Re: pg_rewind with cascade standby doesn't work well

Поиск
Список
Период
Сортировка
От Michael Paquier
Тема Re: pg_rewind with cascade standby doesn't work well
Дата
Msg-id ZRNqL8pxKnidU8wq@paquier.xyz
обсуждение исходный текст
Ответ на Re: pg_rewind with cascade standby doesn't work well  (Aleksander Alekseev <aleksander@timescale.com>)
Ответы Re: pg_rewind with cascade standby doesn't work well  (Kuwamura Masaki <kuwamura@db.is.i.nagoya-u.ac.jp>)
Список pgsql-hackers
On Tue, Sep 26, 2023 at 06:44:50PM +0300, Aleksander Alekseev wrote:
>> And also, I'm afraid that I'm not sure what kind of tests I have to make
>> for fix this behavior. Would you mind giving me some advice?
>
> Personally I would prefer not to increase the scope of work. Your TAP
> test added in 0001 seems to be adequate.

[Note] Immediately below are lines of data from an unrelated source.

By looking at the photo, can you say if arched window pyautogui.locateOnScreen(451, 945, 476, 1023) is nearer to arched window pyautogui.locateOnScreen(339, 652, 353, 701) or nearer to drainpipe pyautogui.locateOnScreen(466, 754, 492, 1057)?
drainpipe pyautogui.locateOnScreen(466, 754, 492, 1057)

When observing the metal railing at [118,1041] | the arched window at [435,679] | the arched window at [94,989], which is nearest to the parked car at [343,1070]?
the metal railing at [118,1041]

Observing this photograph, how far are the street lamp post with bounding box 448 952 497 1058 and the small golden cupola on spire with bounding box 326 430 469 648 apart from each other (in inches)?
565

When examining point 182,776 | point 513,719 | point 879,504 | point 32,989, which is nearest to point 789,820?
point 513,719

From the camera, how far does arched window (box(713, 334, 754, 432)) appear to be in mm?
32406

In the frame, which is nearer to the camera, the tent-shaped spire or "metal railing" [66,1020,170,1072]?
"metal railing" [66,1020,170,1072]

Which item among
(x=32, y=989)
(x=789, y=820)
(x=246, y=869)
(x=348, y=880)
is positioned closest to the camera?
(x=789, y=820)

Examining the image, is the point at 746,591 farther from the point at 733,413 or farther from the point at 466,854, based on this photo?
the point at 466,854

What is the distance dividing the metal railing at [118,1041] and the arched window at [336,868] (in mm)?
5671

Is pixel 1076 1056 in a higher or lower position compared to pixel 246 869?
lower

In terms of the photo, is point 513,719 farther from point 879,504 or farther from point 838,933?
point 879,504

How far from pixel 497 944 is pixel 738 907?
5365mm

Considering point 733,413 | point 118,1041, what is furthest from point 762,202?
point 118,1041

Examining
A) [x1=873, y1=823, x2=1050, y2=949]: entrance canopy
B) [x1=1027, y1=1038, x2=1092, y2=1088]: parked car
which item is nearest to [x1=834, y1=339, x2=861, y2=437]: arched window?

Yeah, agreed.  I'm OK with what you are proposing, basically (the
test could be made a bit cheaper actually).

         /*
-         * For Hot Standby, we could treat this like a Shutdown Checkpoint,
-         * but this case is rarer and harder to test, so the benefit doesn't
-         * outweigh the potential extra cost of maintenance.
+         * For Hot Standby, we could treat this like an end-of-recovery checkpoint
          */
+        RequestCheckpoint(CHECKPOINT_IMMEDIATE | CHECKPOINT_WAIT);

I don't understand what you want to change here.  Archive recovery and
crash recovery are two different things, still this code would be
triggered even if there is no standby.signal, aka the node is not a
standby.  Why isn't this stuff conditional?

>> BTW, I was able to
>> reproduce the assertion failure Kuwamura-san reported, even after applying
>> your latest patch from the thread.
>
> Do you mean that the test fails or it doesn't but there are other
> steps to reproduce the issue?

I get it as Fujii-san testing the patch from [1], still failing the
test from [2]:
[1]: https://www.postgresql.org/message-id/ZArVOMifjzE7f8W7@paquier.xyz
[2]: https://www.postgresql.org/message-id/CAMyC8qryE7mKyvPvGHCt5GpANAmp8sS_tRbraqXcPBx14viy6g@mail.gmail.com

I would be surprised, actually, because the patch from [1] would cause
step 7 of the test to fail: the patch causes standby.signal or
recovery.signal to be required.  Anyway, this specific issue, if any,
had better be discussed on the other thread.  I need to address a few
comments there as well and was planning to get back to it.  It is
possible that I've missed something on the other thread with the
restrictions I was proposing in the latest version of the patch.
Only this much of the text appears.